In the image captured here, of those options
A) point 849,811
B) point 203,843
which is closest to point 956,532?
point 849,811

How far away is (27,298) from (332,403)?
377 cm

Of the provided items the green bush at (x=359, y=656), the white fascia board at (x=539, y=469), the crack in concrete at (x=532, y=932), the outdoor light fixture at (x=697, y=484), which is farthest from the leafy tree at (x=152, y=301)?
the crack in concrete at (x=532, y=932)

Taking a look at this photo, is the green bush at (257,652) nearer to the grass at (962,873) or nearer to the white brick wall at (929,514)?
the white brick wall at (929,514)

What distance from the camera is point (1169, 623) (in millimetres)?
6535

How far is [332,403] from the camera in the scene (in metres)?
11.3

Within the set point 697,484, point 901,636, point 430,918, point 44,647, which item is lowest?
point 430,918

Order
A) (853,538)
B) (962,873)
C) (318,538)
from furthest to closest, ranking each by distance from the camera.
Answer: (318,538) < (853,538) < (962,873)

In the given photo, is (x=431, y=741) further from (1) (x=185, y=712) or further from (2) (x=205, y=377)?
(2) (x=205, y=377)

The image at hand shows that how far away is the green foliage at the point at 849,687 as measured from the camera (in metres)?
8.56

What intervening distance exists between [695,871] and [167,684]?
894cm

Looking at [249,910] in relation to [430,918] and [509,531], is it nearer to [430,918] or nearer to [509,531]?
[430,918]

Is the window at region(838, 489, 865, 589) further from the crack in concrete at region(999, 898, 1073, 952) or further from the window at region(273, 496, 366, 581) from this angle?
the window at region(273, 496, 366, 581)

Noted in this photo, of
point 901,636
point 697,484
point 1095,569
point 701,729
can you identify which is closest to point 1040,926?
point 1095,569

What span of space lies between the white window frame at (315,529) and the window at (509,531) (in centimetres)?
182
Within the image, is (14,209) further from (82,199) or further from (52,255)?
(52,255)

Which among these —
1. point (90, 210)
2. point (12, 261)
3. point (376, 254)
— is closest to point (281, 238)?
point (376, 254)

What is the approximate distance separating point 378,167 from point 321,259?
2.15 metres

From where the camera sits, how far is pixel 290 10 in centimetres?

_GIVEN PROBLEM:_ Recast every line of the items above as a numbered list, leaving out the blank lines.

_THE RESULT:_
1. In the image captured here, of those options
2. A) point 849,811
3. B) point 203,843
4. which is closest to point 956,532?
5. point 849,811
6. How far away is (27,298) from (332,403)?
7. 377 cm
8. Of the provided items the green bush at (x=359, y=656), the white fascia board at (x=539, y=469), the crack in concrete at (x=532, y=932), the outdoor light fixture at (x=697, y=484), which is farthest from the leafy tree at (x=152, y=301)?
9. the crack in concrete at (x=532, y=932)
10. Taking a look at this photo, is the green bush at (257,652) nearer to the grass at (962,873) or nearer to the white brick wall at (929,514)?
11. the white brick wall at (929,514)
12. What distance from the camera is point (1169, 623) (in millimetres)?
13. 6535
14. How far is [332,403] from the camera in the scene (in metres)?
15. 11.3
16. Within the set point 697,484, point 901,636, point 430,918, point 44,647, which item is lowest?
17. point 430,918
18. Order
19. A) (853,538)
20. B) (962,873)
21. C) (318,538)
22. from furthest to closest, ranking each by distance from the camera.
23. Answer: (318,538) < (853,538) < (962,873)
24. In the given photo, is (x=431, y=741) further from (1) (x=185, y=712) or further from (2) (x=205, y=377)?
25. (2) (x=205, y=377)
26. The image at hand shows that how far away is the green foliage at the point at 849,687 as measured from the camera (in metres)?
27. 8.56
28. What intervening distance exists between [695,871] and [167,684]?
29. 894cm
30. Looking at [249,910] in relation to [430,918] and [509,531], is it nearer to [430,918] or nearer to [509,531]?
31. [430,918]
32. Is the window at region(838, 489, 865, 589) further from the crack in concrete at region(999, 898, 1073, 952) or further from the window at region(273, 496, 366, 581) from this angle?
33. the window at region(273, 496, 366, 581)
34. Noted in this photo, of
35. point 901,636
36. point 697,484
37. point 1095,569
38. point 701,729
39. can you identify which is closest to point 1040,926?
40. point 1095,569
41. What span of space lies between the white window frame at (315,529) and the window at (509,531) (in centimetres)?
42. 182
43. Within the image, is (14,209) further from (82,199) or further from (52,255)?
44. (52,255)
45. Which among these —
46. 1. point (90, 210)
47. 2. point (12, 261)
48. 3. point (376, 254)
49. — is closest to point (281, 238)?
50. point (376, 254)
51. What is the approximate distance separating point 378,167 from point 321,259?
52. 2.15 metres
53. From where the camera sits, how far is pixel 290 10 in centimetres?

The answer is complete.